Cenab-ı Allah, 44. Ayette diyor ki; “Gerçek şu ki, Biz Tevrat’ı, içinde bir hidayet ve nur olarak indirdik. İslam’a teslim olmuş peygamberler, Yahudilere onunla hükmederlerdi. Bilgin-yöneticiler (Rabbaniyun) ve yüksek bilginler de (Ahbar), Allah'ın Kitabı’nı korumakla görevli kılındıklarından ve onun üzerine şahitler olduklarından (onunla hükmederlerdi.) Öyleyse insanlardan korkmayın, Benden korkun ve ayetlerimi az bir değere karşılık satmayın. Kim Allah'ın indirdiğiyle hükmetmezse, işte onlar, kâfir olanlardır. Allah'ın hükmünün bulunduğu Tevrat yanlarında bulunduğu halde”, bak  Tevrat rulo halinde yanlarında bulunduğu halde. “Seni nasıl hakem kılıyorlar ve sonra bunun peşinden yüz çeviriyorlar?” “Tevrat’a uyun. Tevrat’ın ilgili hükmüne uyun” diyor. Nitekim Peygamberimiz (s.a.v.) bir mahkeme, bir dava olduğunda Tevrat’a göre hükmediyordu onlara. Herkes bilir bunu, Mehdi (a.s.) peki, Demek ki; Tevrat’ın, İncil’in aslına uyulduğunda sorun yok. Sorun nerede oluyor? Yahudi ve Hristiyanları nerede dost edinmiyoruz? Hak olmayan konularda. Hak olan konularda, bizim onlara karşı bir muhalefetimiz yok. Onların Allah’ı dost bilmesinden de memnun oluruz. Yani “ben Allah’a dostum” diyorsa o insan bu bir güzelliktir. Biz dua ederiz Allah da onları dost edinsin deriz. Ama adama soruyorsun, “Ben Allah’ın dostuyum. Dostum ben” diyor, Allah’a.  Mühim olan tabi Allah’ın da onları dost edinmesidir, inşaAllah. Ama Mehdi (a.s.), mesela İncil’in hükmü ile adam hükmediyor, İncil’in hakikati ile. Mehdi (a.s.) ne yapıyor? Onu dost ediniyor. Adamı düşman görmüyor. İncil’in aslı ile ona hükmettiğinde, tamam. Tevrat’ın aslına göre yine onlara hükmettireceğine göre, hükmettiğinde yine ne olmuş oluyor, dost olmuş oluyor onlara, düşman olmuyor. 

 

Şimdi Tevrat’ın ve İncil’in aslına uyduğunda o düşman mı olmuş oluyor?
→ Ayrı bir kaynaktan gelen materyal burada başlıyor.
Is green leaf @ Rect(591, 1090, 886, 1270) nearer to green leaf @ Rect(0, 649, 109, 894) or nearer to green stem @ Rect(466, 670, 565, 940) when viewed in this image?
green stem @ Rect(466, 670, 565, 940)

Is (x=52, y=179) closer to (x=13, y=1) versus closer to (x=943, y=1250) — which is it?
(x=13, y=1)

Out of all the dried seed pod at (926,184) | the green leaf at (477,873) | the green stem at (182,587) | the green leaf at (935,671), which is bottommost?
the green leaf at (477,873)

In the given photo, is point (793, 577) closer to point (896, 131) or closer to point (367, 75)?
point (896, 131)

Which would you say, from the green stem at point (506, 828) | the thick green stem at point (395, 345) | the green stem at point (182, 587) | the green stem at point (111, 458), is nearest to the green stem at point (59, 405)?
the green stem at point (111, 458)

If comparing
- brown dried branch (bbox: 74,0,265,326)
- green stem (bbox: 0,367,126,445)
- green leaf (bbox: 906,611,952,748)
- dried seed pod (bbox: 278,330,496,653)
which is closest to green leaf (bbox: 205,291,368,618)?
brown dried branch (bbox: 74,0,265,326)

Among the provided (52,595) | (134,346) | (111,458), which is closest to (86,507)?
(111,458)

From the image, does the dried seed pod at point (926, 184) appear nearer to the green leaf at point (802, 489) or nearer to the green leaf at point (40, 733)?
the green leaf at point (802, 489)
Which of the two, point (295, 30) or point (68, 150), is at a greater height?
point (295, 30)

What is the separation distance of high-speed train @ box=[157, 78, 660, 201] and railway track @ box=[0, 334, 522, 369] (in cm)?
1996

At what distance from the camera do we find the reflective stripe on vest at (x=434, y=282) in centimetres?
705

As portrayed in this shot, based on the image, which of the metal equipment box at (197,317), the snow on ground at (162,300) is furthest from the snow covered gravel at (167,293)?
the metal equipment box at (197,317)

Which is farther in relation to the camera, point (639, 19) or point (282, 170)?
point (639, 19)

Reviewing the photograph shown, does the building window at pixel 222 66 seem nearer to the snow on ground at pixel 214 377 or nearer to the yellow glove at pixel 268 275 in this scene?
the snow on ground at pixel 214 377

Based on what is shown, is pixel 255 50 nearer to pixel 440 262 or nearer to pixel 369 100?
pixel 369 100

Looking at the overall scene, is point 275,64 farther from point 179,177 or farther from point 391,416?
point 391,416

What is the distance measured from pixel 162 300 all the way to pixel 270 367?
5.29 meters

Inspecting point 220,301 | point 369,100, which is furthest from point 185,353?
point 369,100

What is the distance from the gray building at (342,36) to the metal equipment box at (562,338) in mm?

Dost olmuş olur. Mehdi (a.s.) onların düşman olmadığını kendisi söylüyor , Tevrat’a uydun sen, ben sana düşman oldum mu diyecek Mehdi (a.s.)? Dost olmuş olacak. Hristiyan olan kişi İncil’in aslına uyduğunda ona düşman mı olacak? Dost olacak. Nitekim bak diyor ki Cenab-ı Allah 63. ayette, “Bilgin-yöneticiler (Rabbaniyun) ve yüksek bilginler de (Ahbar), onları günah söylemelerini ve haram yiyeceklerden sakındırmalı değil miydi?” Neyle yapacaklar bunu? Tevrat ile yapacaklar, buradaki hüküm bu, Tevrat’la. Ama bak Allah Kuran’da belirtiyor şimdi, devam ediyor. “Onlar, siz birbirinizi namaza çağırdığınızda onu alay ve oyun (konusu) edinirler. Bu, gerçekten onların akıl erdirmeyen bir topluluk olmalarındandır”. Şimdi namaz ile alay ediyor adam. Sen bunu nasıl dost edineceksin? Tabiî ki edinemezsin orada dost.

Zulüm yapıyor adam. Açıklıyor Kuran bunu. “De ki: "Ey Kitap ehli; yalnızca Allah'a, bize indirilene ve önceden indirilene inanmamız ve sizin çoğunuzun fasıklar olmanız nedeniyle mi bizden hoşlanmıyorsunuz?" Demek ki pislik yapanlar ayrı Ehl-i kitap’tan, Kuran onu ayırmış. “Eğer Kitap Ehli iman edip sakınsalardı elbette onların kötülüklerini örter ve onları nimetlerle donatılmış cennetlere sokardık. Ve eğer onlar Tevrat’ı, İncil’i ve kendilerine Rablerinden indirilen Kuran’ı ayakta tutsalardı”, bak, Tevrat’ı, İncil’i ve Kuran’ı. Demek ki Tevrat’a uyan Muhammedi olmak durumunda, İncil’e de uyan Muhammedi olacak. Tevrat’a uymalarına bir şey demiyor, Allah. Tevrat’a uyabilir. Biz de Tevrat’ı hak olan kısımlarına uyuyoruz. Ben de uyuyorum Tevrat’ın hak olan kısmına, İncil’in hak olan kısmına ben uyuyorum.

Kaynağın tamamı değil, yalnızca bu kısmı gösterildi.